*WHAT TO DO*
1. Update the part of the memcg patch thread that opens with the words containing "Signed-off-by: Muchun Song" and closes with "drain_obj_stock(struct memcg_stock_pcp *stock)", writing "flush_obj_stock" wherever "drain_obj_stock" appears.
2. Extend the memcg patch thread from the point where it stops.

*TEXT UNDER STUDY*
* * * * * * * * *
2021-03-19 16:40:24

by Muchun Song

[permalink] [raw]
Subject: [PATCH v5 1/7] mm: memcontrol: slab: fix obtain a reference to a freeing memcg

The rcu_read_lock/unlock only can guarantee that the memcg will not be
freed, but it cannot guarantee the success of css_get (which is in the
refill_stock when cached memcg changed) to memcg.

rcu_read_lock()
memcg = obj_cgroup_memcg(old)
__memcg_kmem_uncharge(memcg)
refill_stock(memcg)
if (stock->cached != memcg)
// css_get can change the ref counter from 0 back to 1.
css_get(&memcg->css)
rcu_read_unlock()

This fix is very like the commit:

eefbfa7fd678 ("mm: memcg/slab: fix use after free in obj_cgroup_charge")

Fix this by holding a reference to the memcg which is passed to the
__memcg_kmem_uncharge() before calling __memcg_kmem_uncharge().

Fixes: 3de7d4f25a74 ("mm: memcg/slab: optimize objcg stock draining")
Signed-off-by: Muchun Song <[email protected]>
---
mm/memcontrol.c | 10 +++++++++-
1 file changed, 9 insertions(+), 1 deletion(-)

diff --git a/mm/memcontrol.c b/mm/memcontrol.c
index 845eec01ef9d..2cda76ff0629 100644
--- a/mm/memcontrol.c
+++ b/mm/memcontrol.c
@@ -3181,9 +3181,17 @@ static void drain_obj_stock(struct memcg_stock_pcp *stock)
unsigned int nr_bytes = stock->nr_bytes & (PAGE_SIZE - 1);

if (nr_pages) {
+ struct mem_cgroup *memcg;
+
rcu_read_lock();
- __memcg_kmem_uncharge(obj_cgroup_memcg(old), nr_pages);
+retry:
+ memcg = obj_cgroup_memcg(old);
+ if (unlikely(!css_tryget(&memcg->css)))
+ goto retry;
rcu_read_unlock();
+
+ __memcg_kmem_uncharge(memcg, nr_pages);
+ css_put(&memcg->css);
}

/*
--
2.11.0


2021-03-19 18:29:33

by Shakeel Butt

[permalink] [raw]
Subject: Re: [PATCH v5 1/7] mm: memcontrol: slab: fix obtain a reference to a freeing memcg

On Fri, Mar 19, 2021 at 9:38 AM Muchun Song <[email protected]> wrote:
>
> The rcu_read_lock/unlock only can guarantee that the memcg will not be
> freed, but it cannot guarantee the success of css_get (which is in the
> refill_stock when cached memcg changed) to memcg.
* * * * * * * * *
*SUPPLIED INFORMATION*
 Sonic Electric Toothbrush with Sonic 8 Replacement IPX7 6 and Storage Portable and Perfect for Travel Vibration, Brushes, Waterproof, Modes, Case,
* * * * * * * * *
*EXERCISE ANSWERS*
1.
Signed-off-by: Muchun Song <[email protected]>
---
mm/memcontrol.c | 10 +++++++++-
1 file changed, 9 insertions(+), 1 deletion(-)

diff --git a/mm/memcontrol.c b/mm/memcontrol.c
index 845eec01ef9d..2cda76ff0629 100644
--- a/mm/memcontrol.c
+++ b/mm/memcontrol.c
@@ -3181,9 +3181,17 @@ static void flush_obj_stock(struct memcg_stock_pcp *stock)

2.
>
> rcu_read_lock()
> memcg = obj_cgroup_memcg(old)
> __memcg_kmem_uncharge(memcg)
> refill_stock(memcg)
> if (stock->cached != memcg)
> // css_get can change the ref counter from 0 back to 1.
> css_get(&memcg->css)
> rcu_read_unlock()
>
> This fix is very like the commit:
>
> eefbfa7fd678 ("mm: memcg/slab: fix use after free in obj_cgroup_charge")
>
> Fix this by holding a reference to the memcg which is passed to the
> __memcg_kmem_uncharge() before calling __memcg_kmem_uncharge().
>
> Fixes: 3de7d4f25a74 ("mm: memcg/slab: optimize objcg stock draining")
> Signed-off-by: Muchun Song <[email protected]>

Good catch.

Reviewed-by: Shakeel Butt <[email protected]>

2021-03-22 14:50:26

by Johannes Weiner

[permalink] [raw]
Subject: Re: [PATCH v5 1/7] mm: memcontrol: slab: fix obtain a reference to a freeing memcg

On Sat, Mar 20, 2021 at 12:38:14AM +0800, Muchun Song wrote:
> The rcu_read_lock/unlock only can guarantee that the memcg will not be
> freed, but it cannot guarantee the success of css_get (which is in the
> refill_stock when cached memcg changed) to memcg.
>
> rcu_read_lock()
> memcg = obj_cgroup_memcg(old)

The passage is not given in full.